**Work instruction**
Only the lines below starting at the one containing "Portrait of a" and ending at the one containing "Against a backdrop" belong in the answer, each copied exactly.

**Records to process**

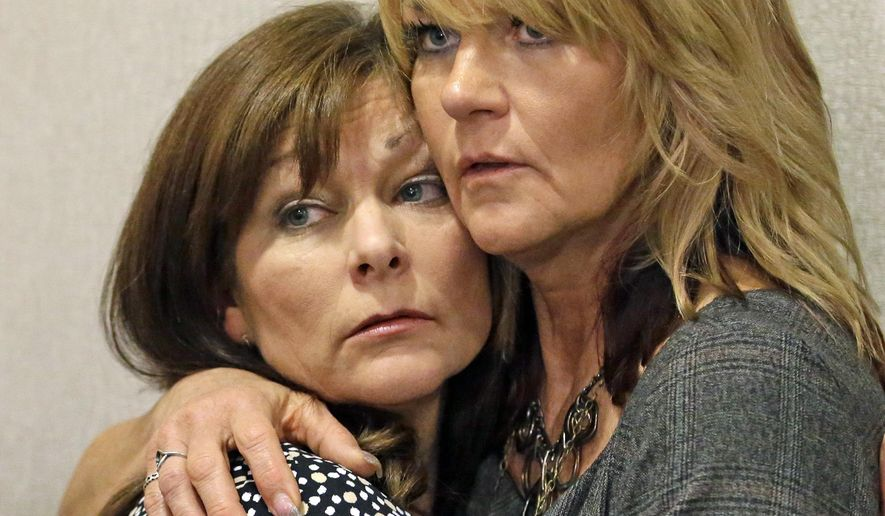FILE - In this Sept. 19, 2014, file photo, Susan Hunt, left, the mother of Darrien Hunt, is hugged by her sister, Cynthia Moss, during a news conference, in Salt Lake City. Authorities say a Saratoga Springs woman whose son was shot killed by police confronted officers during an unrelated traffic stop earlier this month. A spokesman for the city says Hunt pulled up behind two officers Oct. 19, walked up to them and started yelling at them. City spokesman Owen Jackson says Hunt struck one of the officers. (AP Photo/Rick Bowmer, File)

==

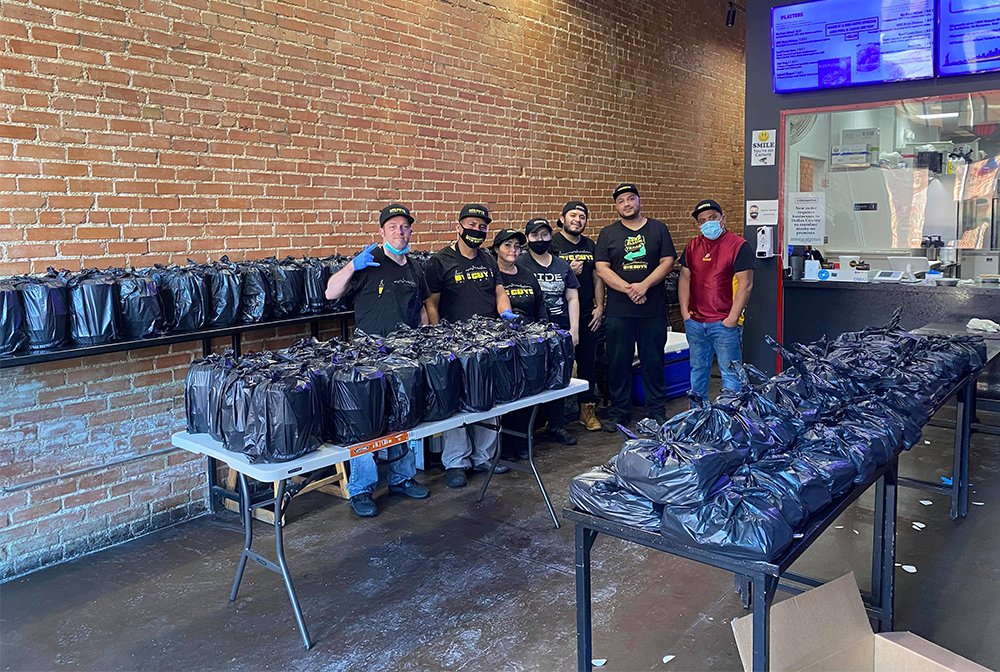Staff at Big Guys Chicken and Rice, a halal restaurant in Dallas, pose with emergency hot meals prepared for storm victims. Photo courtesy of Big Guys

==

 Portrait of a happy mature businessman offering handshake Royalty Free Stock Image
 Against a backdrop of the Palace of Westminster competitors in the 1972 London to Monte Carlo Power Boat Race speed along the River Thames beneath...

**Answer space**
 Portrait of a happy mature businessman offering handshake Royalty Free Stock Image
 Against a backdrop of the Palace of Westminster competitors in the 1972 London to Monte Carlo Power Boat Race speed along the River Thames beneath...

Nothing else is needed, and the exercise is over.